Due date: 11:59pm, Tuesday, February 23
You MUST submit both your .Rmd and .pdf files to the course site on Gradescope here: https://www.gradescope.com/courses/224715/assignments. Do NOT create a zipped folder with the two documents but instead, upload them as two separate documents. Also, be sure to knit to pdf and NOT html; ask the TA about knitting to pdf if you cannot figure it out. Be sure to submit under the right assignment entry. Finally, when submitting your files, please select the corresponding pages for each exercise.
This is an individual lab and each student must submit a separate solution by the due date.
This lab is based on Exercise 6 of Section 12.11 of Data Analysis Using Regression and Multilevel/Hierarchical Models by Gelman A., and Hill, J. The data is from the following article:
Hamermesh, D. S. and Parker, A. (2005), “Beauty in the classroom: instructors’ pulchritude and putative pedagogical productivity”, Economics of Education Review, v. 24 (4), pp. 369-376.
The data contains information about student evaluations of instructor’s beauty and teaching quality for several courses at the University of Texas from 2000 to 2002. Evaluations were carried out during the last 3 weeks of the 15-week semester. Students administer the evaluation instrument while the instructor is absent from the classroom. The beauty judgements were made later using each instructor’s pictures by six undergraduate students (3 women and 3 men) who had not attended the classes and were not aware of the course evaluations. The sample contains a total of 94 professors across 463 classes, with the number of classes taught by each professor ranging from 1 to 13. Underlying the 463 observations are 16,957 completed evaluations from 25,547 registered students. The data you will use for this exercise excludes some variables in the original dataset.
Read the article (available via Duke library) for more information about the problem.
Download the data here. The code book is given below:
Variable | Description |
---|---|
profnumber | Id for each professor |
beauty | Average of 6 standardized beauty ratings |
eval | Average course rating |
CourseID | Id for 30 individual courses.
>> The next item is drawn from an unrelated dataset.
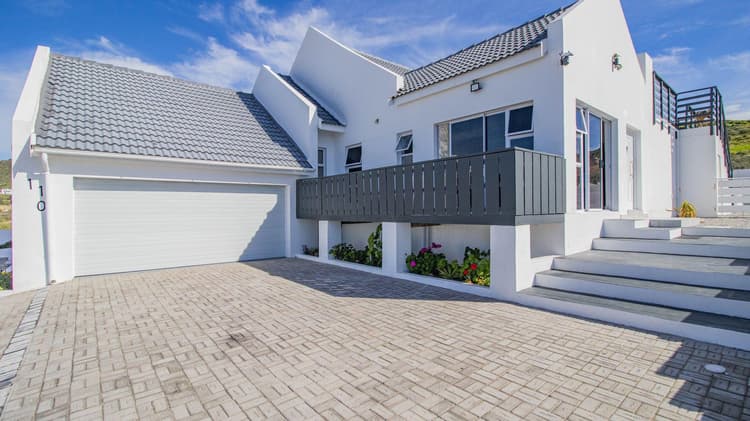 Main property image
The remaining classes were not identified in the original data, so that they have value 0. |
tenured | Is the professor tenured? 1 = yes, 0 = no |
minority | Is the professor from a minority group? 1 = yes, 0 = no |
age | Professor’s age |
didevaluation | Number of students filling out evaluations |
female | 1 = female, 0 = male |
formal | Did the instructor dress formally (that is, wears tie–jacket/blouse) in the pictures used for the beauty ratings? 1 = yes, 0 = no |
lower | Lower division course? 1 = yes, 0 = no |
multipleclass | 1 = more than one professor teaching sections in course in sample, 0 = otherwise |
nonenglish | Did the Professor receive an undergraduate education from a non-English speaking country? 1 = yes, 0 = no |
onecredit | 1 = one-credit course, 0 = otherwise |
percentevaluating float | didevaluation/students |
profevaluation | Average instructor rating |
students | Class enrollment |
tenuretrack | Is the professor tenure track faculty? 1 = yes, 0 = no |
You do not need to write a full report for the exercises below. You can simply answer/address each question directly.
Treat the variable eval
as the response variable and the other variables as potential predictors.
Is the distribution of eval
normal? If not, try the log transformation. Does that look more “normal”? If you think the log transformation does not help, what other transformation(s) do you think might work? Examine and describe the distribution(s) for the transformation(s).
Describe the overall relationship between eval
(or the transformed version) and beauty
.
Examine the relationship between eval
(or the transformed version) and beauty
, by CourseID
(think EDA for interactions). Are there any courses for which the relationship between eval
and beauty
looks potentially different than others?
There are 31 levels of CourseID
in all, which might be tough to explore graphically, so you should probably take a look at a random sample of say 7 classes plus class CourseID
== 0, making a total of 8 classes. Note that level CourseID
== 0 actually includes so many other classes which were not identified in the data. For the purposes of this lab, we will treat that class as one single huge class.
Do you think it is meaningful to fit a multilevel linear model that includes varying slopes for beauty
by profnumber
? Why or why not?
Note that we should not include profevaluation
as a predictor for eval
. Why is that?
Fit a random intercepts model for eval
(or the transformed version) grouped by profnumber
, with beauty
as the only predictor. Interpret the results in the context of the question.
Using the model from question 6 above, how does the variation in average ratings across professors compare to the variation in ratings for the same professor? Which is higher, and what does that mean to you?
Extend the model from question 6 by also allowing for random slopes for beauty
by CourseID
. Compare the two models using a metric or test of your choice. What can you conclude from your comparison? If you find that including the random slopes is necessary, interpret the results of the new model: the fixed effect estimates and the estimated standard deviations.
DO NOT INCLUDE R CODE OR OUTPUT IN YOUR SUBMISSION. All R outputs should be converted to nicely formatted tables. Feel free to use R packages such as kable, xtable, stargazer, etc.